§ **EXERCISE BRIEF**
Could you write out again the lines starting at the one that has "What is the order" and ending after the one that has "the driver door at point (328, 151), the", with "closest to farthest" swapped for "nearest to farthest" and nothing else changed?

§ **SUPPLIED RECORDS**
┌────────
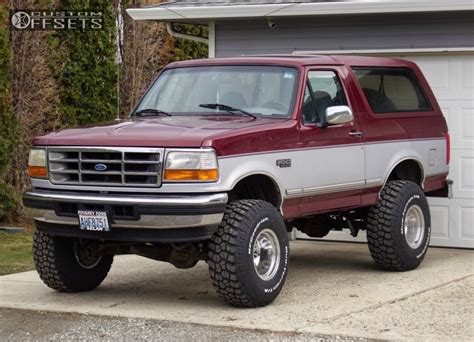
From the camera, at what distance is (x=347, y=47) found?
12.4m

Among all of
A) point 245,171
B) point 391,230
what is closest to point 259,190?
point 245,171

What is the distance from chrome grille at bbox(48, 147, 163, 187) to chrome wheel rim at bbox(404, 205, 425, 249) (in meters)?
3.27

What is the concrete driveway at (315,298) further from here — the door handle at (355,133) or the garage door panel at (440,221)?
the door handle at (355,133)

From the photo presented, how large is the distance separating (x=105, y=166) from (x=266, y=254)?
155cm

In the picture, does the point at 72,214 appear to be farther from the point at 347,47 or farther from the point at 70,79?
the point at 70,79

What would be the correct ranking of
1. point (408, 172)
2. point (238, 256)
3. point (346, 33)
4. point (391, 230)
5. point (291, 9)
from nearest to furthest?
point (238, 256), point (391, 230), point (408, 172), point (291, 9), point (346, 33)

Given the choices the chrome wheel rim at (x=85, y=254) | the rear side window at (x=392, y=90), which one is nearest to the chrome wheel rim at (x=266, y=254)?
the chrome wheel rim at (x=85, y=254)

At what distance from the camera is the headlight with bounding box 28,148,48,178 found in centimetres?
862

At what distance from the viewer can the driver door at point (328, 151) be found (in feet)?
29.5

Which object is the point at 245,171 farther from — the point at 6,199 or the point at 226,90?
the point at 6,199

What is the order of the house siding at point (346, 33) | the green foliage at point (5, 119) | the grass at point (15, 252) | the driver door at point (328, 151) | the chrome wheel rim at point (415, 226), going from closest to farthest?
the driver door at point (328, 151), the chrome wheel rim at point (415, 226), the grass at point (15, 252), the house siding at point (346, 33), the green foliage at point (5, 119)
└────────
┌────────
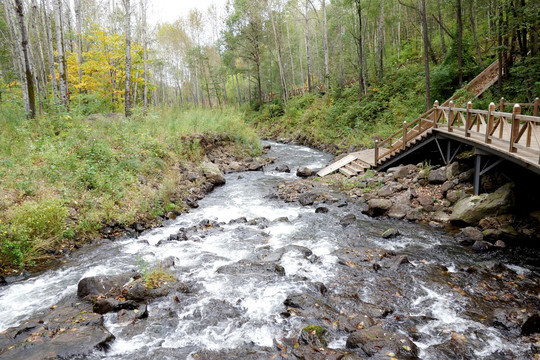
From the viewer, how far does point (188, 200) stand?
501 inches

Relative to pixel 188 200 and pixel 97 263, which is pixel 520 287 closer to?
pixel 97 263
└────────
┌────────
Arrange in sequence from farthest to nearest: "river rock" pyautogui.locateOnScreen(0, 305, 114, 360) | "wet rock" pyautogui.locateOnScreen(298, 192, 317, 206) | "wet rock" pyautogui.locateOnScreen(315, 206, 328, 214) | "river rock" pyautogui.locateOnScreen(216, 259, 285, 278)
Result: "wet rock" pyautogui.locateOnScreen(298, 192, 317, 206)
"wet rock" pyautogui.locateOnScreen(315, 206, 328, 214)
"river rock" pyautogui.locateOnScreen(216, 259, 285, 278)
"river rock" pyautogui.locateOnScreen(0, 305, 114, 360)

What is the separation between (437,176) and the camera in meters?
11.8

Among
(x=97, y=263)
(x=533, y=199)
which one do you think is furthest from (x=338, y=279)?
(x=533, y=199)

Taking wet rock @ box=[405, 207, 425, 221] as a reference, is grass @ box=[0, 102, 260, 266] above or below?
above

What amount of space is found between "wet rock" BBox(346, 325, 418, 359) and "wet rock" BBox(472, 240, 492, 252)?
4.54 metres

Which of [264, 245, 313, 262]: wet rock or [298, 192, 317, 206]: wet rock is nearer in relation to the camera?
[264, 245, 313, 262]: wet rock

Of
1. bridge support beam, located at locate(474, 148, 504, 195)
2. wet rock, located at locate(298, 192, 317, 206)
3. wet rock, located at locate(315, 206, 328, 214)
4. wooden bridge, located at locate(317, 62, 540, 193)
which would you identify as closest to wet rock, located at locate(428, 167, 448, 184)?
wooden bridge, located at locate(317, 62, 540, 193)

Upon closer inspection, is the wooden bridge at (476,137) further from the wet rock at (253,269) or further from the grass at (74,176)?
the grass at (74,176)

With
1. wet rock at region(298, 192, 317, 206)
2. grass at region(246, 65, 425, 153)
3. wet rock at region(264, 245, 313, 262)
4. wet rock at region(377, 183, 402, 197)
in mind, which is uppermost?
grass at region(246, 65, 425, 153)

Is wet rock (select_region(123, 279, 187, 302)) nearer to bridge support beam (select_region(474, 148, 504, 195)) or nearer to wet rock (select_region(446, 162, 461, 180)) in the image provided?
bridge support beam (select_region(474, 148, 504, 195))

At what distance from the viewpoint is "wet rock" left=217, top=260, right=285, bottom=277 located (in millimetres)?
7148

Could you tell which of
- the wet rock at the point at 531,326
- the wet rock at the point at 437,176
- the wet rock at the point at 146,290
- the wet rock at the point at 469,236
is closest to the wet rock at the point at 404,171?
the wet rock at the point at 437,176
└────────
§ **OUTPUT OF THE EXERCISE**
What is the order of the house siding at point (346, 33) | the green foliage at point (5, 119) | the grass at point (15, 252) | the driver door at point (328, 151) | the chrome wheel rim at point (415, 226), going from nearest to farthest?
the driver door at point (328, 151), the chrome wheel rim at point (415, 226), the grass at point (15, 252), the house siding at point (346, 33), the green foliage at point (5, 119)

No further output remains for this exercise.